The series of attacks on oil tankers in the Gulf of Oman highlighted the importance of the Strait of Hormuz as an international corridor for the transfer of oil to the world.
The Strait of Hormuz separates between Iran and Oman and links the Gulf to the Gulf of Oman and the Arabian Sea. The width of the strait is 33 km in its smallest part, but the navigational path is only 3 km in both directions.
About one-fifth of the world’s oil output passes through the strait, about 17.4 million barrels per day, while consumption is about 100 million barrels per day in 2018, according to Fortexa Co. for oil analysis.
Most of the crude exports from Saudi Arabia, Iran, the United Arab Emirates, Kuwait and Iraq, all of which are members of the Organization of the Petroleum Exporting Countries (OPEC), go through the Strait.
With this tension, global claims to provide international protection for the free navigation in the Gulf of Oman are rising as Iran continues to threaten the most important maritime artery in the world.
In an attempt to secure their cargo, shipping companies employ security guards on board of ships, but this does not guarantee the safety of these ships, not to mention the high cost.

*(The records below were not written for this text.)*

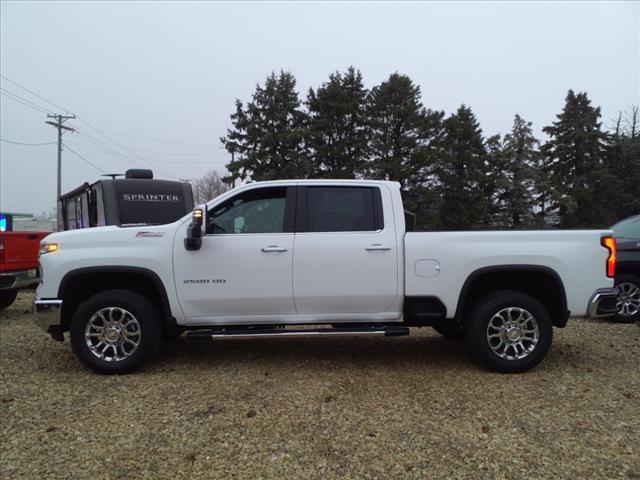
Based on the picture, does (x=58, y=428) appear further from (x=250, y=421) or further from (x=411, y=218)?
(x=411, y=218)

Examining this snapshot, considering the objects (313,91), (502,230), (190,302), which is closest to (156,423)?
(190,302)

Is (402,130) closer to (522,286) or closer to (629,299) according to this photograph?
(629,299)

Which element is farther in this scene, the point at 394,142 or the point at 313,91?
the point at 313,91

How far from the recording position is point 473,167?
3538 cm

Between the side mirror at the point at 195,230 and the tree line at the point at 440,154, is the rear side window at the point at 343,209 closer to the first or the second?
the side mirror at the point at 195,230

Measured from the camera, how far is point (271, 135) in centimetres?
3112

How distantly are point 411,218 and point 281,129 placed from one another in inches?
1113

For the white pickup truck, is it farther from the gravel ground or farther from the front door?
the gravel ground

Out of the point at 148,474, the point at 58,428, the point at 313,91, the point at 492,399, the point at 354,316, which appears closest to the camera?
the point at 148,474

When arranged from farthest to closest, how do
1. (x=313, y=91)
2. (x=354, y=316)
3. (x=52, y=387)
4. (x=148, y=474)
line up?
(x=313, y=91) → (x=354, y=316) → (x=52, y=387) → (x=148, y=474)

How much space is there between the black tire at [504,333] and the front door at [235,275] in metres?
1.77

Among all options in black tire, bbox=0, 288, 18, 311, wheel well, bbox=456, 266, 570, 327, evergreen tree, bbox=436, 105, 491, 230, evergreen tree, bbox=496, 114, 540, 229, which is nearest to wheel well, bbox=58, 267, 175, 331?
wheel well, bbox=456, 266, 570, 327

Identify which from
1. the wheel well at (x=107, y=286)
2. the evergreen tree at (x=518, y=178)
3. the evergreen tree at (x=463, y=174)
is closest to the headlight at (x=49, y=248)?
the wheel well at (x=107, y=286)

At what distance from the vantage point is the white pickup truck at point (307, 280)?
176 inches
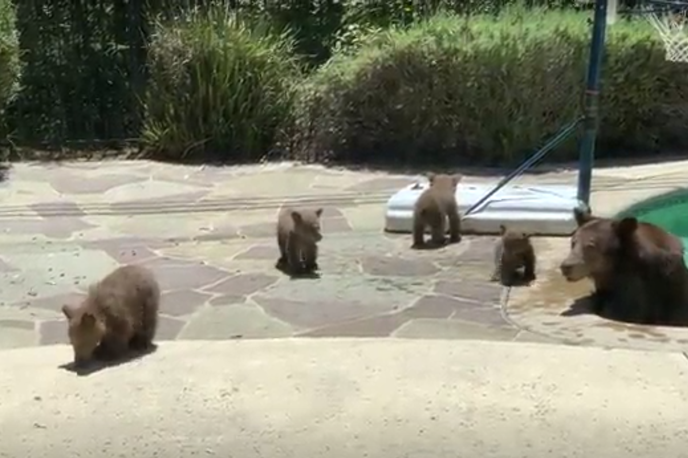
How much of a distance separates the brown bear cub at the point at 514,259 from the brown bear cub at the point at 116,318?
82.3 inches

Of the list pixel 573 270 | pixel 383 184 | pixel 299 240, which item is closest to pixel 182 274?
pixel 299 240

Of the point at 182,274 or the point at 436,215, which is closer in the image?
the point at 182,274

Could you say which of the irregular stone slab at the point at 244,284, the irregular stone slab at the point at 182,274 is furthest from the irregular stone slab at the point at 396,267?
the irregular stone slab at the point at 182,274

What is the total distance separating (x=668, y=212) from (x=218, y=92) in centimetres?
423

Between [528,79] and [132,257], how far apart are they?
443cm

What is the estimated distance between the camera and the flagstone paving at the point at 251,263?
5.90 metres

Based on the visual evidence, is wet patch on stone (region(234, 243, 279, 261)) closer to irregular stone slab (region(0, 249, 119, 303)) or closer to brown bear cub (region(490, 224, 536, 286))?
irregular stone slab (region(0, 249, 119, 303))

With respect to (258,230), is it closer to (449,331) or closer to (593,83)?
(593,83)

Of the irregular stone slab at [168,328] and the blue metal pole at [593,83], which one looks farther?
the blue metal pole at [593,83]

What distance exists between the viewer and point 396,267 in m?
7.11

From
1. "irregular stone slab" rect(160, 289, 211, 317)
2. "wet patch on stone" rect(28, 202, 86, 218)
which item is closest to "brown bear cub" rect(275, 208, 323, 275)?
"irregular stone slab" rect(160, 289, 211, 317)

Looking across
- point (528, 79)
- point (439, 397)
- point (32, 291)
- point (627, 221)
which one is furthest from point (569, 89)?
point (439, 397)

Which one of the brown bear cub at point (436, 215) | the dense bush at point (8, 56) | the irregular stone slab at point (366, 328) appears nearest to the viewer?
the irregular stone slab at point (366, 328)

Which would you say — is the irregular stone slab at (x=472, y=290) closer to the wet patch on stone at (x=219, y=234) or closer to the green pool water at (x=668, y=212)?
the wet patch on stone at (x=219, y=234)
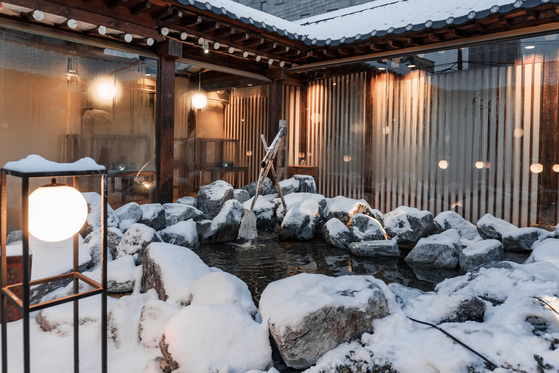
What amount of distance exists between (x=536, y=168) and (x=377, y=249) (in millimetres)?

While the options available to shipping companies to secure their vessels appear to be few, it seems that the cost of Iran’s shipping threats in the Strait of Hormuz will fall on these companies.
British Secretary of State for Foreign and Commonwealth Affairs, Jeremy Hunt’s claims to British shipping companies to avoid the Strait of Hormuz may not solve the crisis, especially as shipping companies steer clear of English seaports.
The risks come on the British tankers after Iranian promises to respond to the detention of its oil tanker in the Mediterranean, which was accused of smuggling fuel to Syria.